Много страдал от голода и жажды. Блохи, клопы и прочие напасти.

Здесь совсем не нравится.

За сургуч ....... 3 штивера.

За водку ........ 1 штивер.

За вещи из аптеки .... 18 штиверов.

За письмо ....... 12 штиверов.

За барина на благотворительное подаяние ...... 3 геллера

Что мне барин должен: со Сретения не получал жалованья. Составляет три гульдена шесть крейцеров в месяц, всего двенадцать гульденов двадцать четыре крейцера.
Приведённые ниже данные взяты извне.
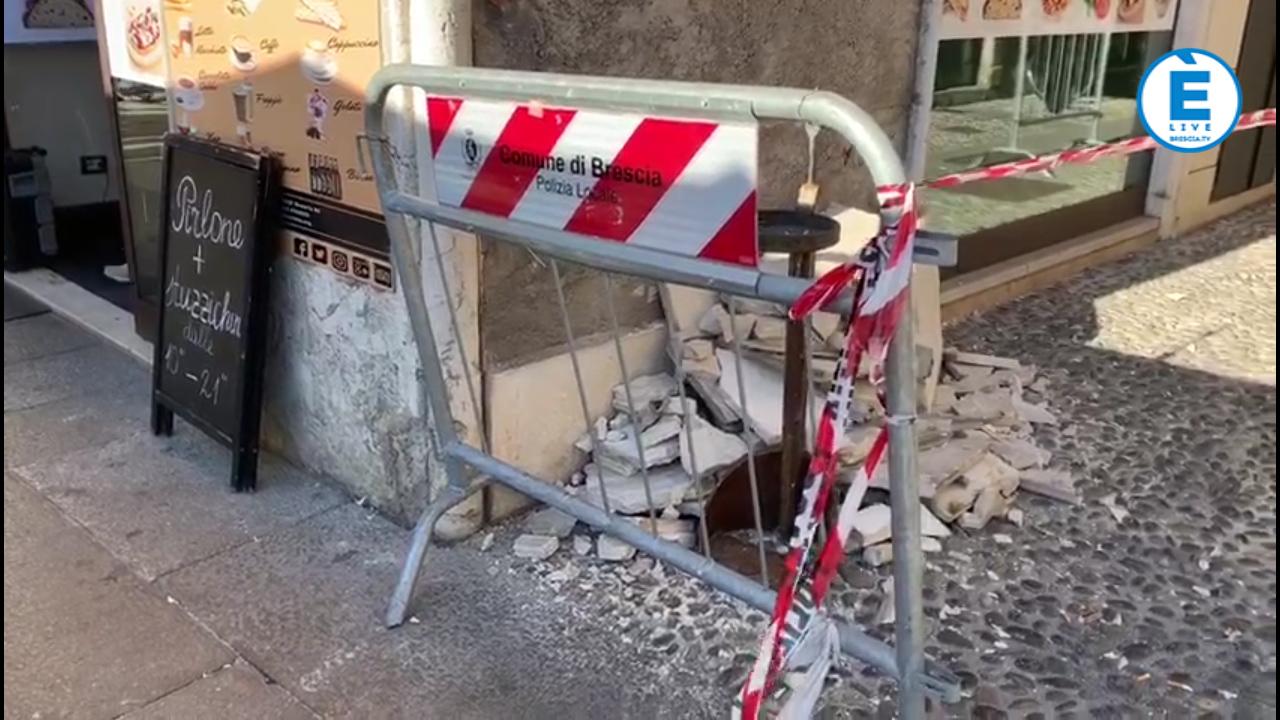 Piazza Loggia, crolla lastra di marmo che riveste un edificio, nessun ferito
Двадцать шестое июня: три дня не жрамши. Тужур непрестанно скучал по Рикхен. Невозможно выдержать. Явственно отощал.

О, Рика, здесь твой раб,

Баварец или шваб,

Ему не суждено,

Когда уже темно,

К груди тебя прижать

И крепко целовать.

Означенные вирши сочинил ночью, что двадцать восьмого июня, потому что не мог спать через голодуху и блохов".

Второй листок

"Пятое июля: давно ничего не записывал в памятку. Был очень занят. Сильно себя улучшил во всеей жизни и кондиции. Барышня втюримшись. Как вышло - не знамо не ведомо. Сперва тормошила и выпытывала, и поклялась головой, что я и есть тот самый.
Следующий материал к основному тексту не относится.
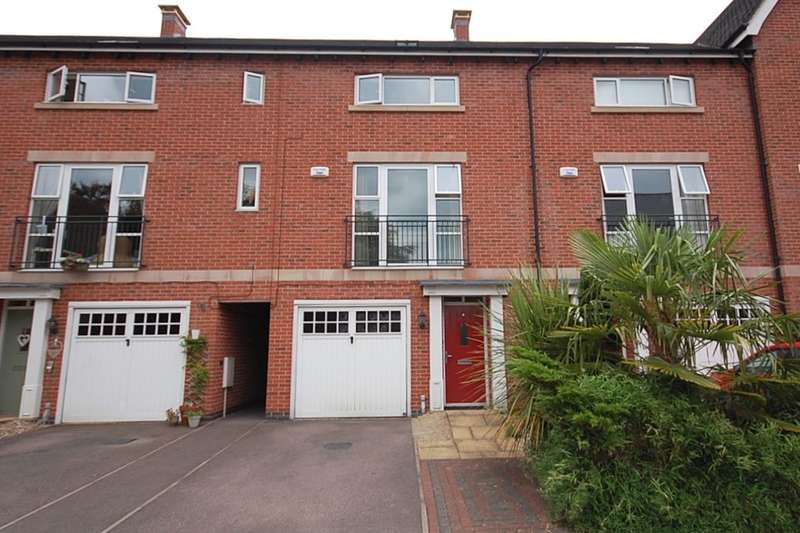 4 Bedrooms Property for sale in Brooke Close, Belper, DE56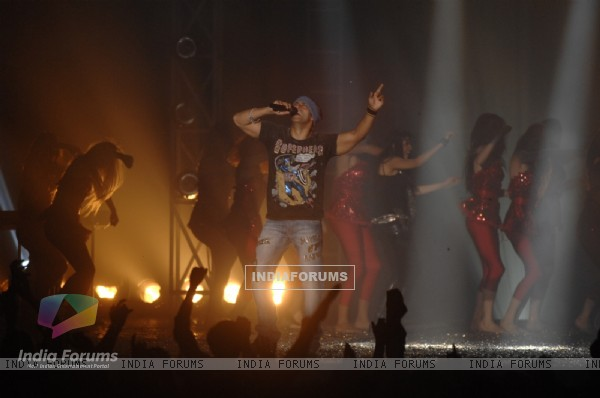 Salman Khan rocks the floor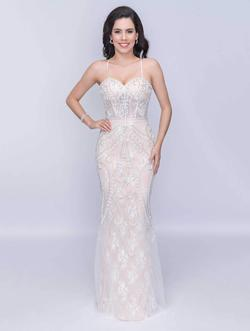 Queenly size 4 Nina Canacci White Mermaid evening gown/formal dress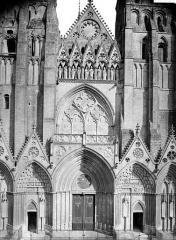 Cathédrale Notre-Dame - Façade ouest : partie centrale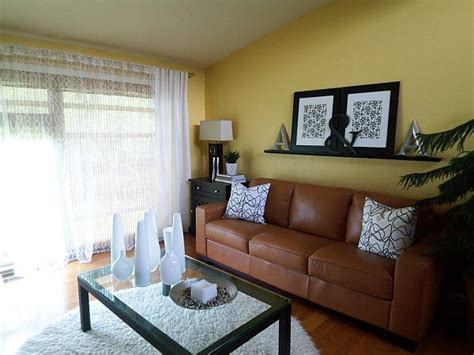 Decorating Ideas Yellow Walls Living Room by Yellow Living Room Design Ideas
Не мог увильнуть и наконец заверил, что согласен быть тем самым, если и поскольку будут харчи как полагается.

Отняла у меня старого щелкуна и притом ревела. Полагаю - рехнувшись.

Тотчас же, в тот же день съел два фунта говядины. Очень приятное чувствие имел после того. В первый раз опять спокойно думал о Рикхен.

Седьмое июля: спрашивала про всякую всячину, к примеру про князя и Гехелькрам и счастливые прогулки в Ницце и о Рутшепутше. Ни словечка не понял, но все терпел и на все говорил: да.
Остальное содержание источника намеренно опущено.